* _TAREFAS PROPOSTAS_:
(A) De acordo com o texto sobre a nutrição infantil, qual intervalo abrange o período denominado os primeiros 2 mil dias de vida?
(B) Prossiga com o texto sobre a nutrição infantil a partir do ponto em que ele se encerra.

* _TRECHO SELECIONADO_:
• • •

O período da vida conhecido como os primeiros 2 mil dias de vida, que vai da concepção até o 5º ano, é um momento crítico para a saúde física, cognitiva, social e emocional das crianças.
Diversos estudos demonstram que tudo o que acontece nesse espaço de tempo pode ter impacto em toda a infância e até na idade adulta.
Especialistas consultados pela BBC News Brasil ressaltaram, em especial, a importância da nutrição correta nesse período.
“Nos primeiros anos de vida mais de 1 milhão de novas conexões neurais são formadas a cada segundo e uma alimentação saudável é essencial para determinar o desempenho desse desenvolvimento neurológico, além do crescimento e do ganho de peso adequados”, afirma a pediatra Mônica Moretzsohn, do departamento científico de Nutrologia da Sociedade Brasileira de Pediatria (SBP).
Segundo a médica, todos os nutrientes são importantes na infância. “Mas entre os nutrientes que costumo listar como indispensáveis nos primeiros 5 anos de vida estão ferro, zinco, iodo, vitamina A e os ácidos graxos do tipo ômega-3, em especial o DHA”, diz. (veja mais detalhes abaixo)
Para auxiliar no momento das refeições, confira a seguir os alimentos que não podem faltar no dia a dia das crianças e que podem garantir uma nutrição adequada, com todos os nutrientes citados.
A lista foi elaborada a partir de entrevistas com médicos e nutricionistas e consultas a guias alimentares elaborados por órgãos oficiais do Brasil e do mundo.
“Idealmente, as crianças deveriam seguir esse padrão de alimentação variada e saudável todos os dias, com foco especial nas duas principais refeições: almoço e jantar”, diz Moretzsohn.

• • •

* _DADOS FORNECIDOS_:
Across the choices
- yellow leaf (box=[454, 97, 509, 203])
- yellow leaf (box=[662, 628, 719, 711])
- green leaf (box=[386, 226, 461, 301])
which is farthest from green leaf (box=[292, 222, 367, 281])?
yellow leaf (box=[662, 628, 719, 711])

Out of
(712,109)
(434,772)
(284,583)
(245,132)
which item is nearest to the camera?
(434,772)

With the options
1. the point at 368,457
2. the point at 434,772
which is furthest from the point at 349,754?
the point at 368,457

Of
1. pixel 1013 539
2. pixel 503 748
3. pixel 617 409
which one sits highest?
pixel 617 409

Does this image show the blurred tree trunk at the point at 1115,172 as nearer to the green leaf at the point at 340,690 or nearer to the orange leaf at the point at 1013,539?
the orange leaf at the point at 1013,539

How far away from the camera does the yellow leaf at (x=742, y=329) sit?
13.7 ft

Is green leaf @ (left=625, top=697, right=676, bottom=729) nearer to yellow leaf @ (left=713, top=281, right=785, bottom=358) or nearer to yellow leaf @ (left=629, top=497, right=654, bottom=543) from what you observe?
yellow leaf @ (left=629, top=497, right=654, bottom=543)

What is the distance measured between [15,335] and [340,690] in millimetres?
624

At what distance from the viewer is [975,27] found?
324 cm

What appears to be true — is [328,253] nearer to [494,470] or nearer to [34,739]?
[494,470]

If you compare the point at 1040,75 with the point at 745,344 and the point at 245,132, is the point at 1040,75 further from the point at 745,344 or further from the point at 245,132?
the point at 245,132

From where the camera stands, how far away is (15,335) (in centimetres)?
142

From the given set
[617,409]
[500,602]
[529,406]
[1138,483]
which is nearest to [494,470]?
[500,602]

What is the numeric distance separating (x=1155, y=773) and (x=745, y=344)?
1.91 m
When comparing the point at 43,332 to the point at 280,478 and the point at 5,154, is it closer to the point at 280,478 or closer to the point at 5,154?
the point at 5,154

• • •

* _RESPOSTAS DAS TAREFAS_:
(A) Vai da concepção até o 5º ano.

(B)
Leite materno
Até os seis meses de idade, a recomendação dos médicos é o aleitamento materno exclusivo.
Não se deve oferecer nem água ou chá. “O leite materno basta”, afirma José Nélio Cavinatto, médico pediatra do Hospital Albert Einstein.
O leite materno é o único que contém anticorpos e outras substâncias capazes de proteger a criança de muitas doenças, como diarreia, infecções respiratórias e alergias, além de reduzir o risco de asma na fase adulta, desenvolver diabetes tipo 2 e obesidade.
Diversos estudos mostram ainda que a interrupção preococe da amamentação pode causar mais incidências de diarreia e hospitalização, um desenvolvimento motor e oral incompleto e mais casos de alergias alimentares. Algumas dessas consequências podem ser irreversíveis.
Mas segundo o especialista, é preciso que a mãe tome cuidados especiais com sua própria alimentação quando está amamentando, a fim de garantir um leite nutritivo.
“A mãe precisa ingerir calorias suficientes e de qualidade. Aconselhamos, por exemplo, que se coma um ovo por dia e um peixe por semana, para garantir o fornecimento de nutrientes importantes para o desenvolvimento cerebral”, diz.
O médico ainda recomenda que se evite o consumo excessivo de alimentos ultraprocessados e, quando possível e necessário, a suplementação de vitamina D, ômega e colina. “Mas esses suplementos são caros e sabemos que nem todos podem ter acesso, por isso a importância de as mães ingerirem o máximo possível de nutrientes na alimentação.”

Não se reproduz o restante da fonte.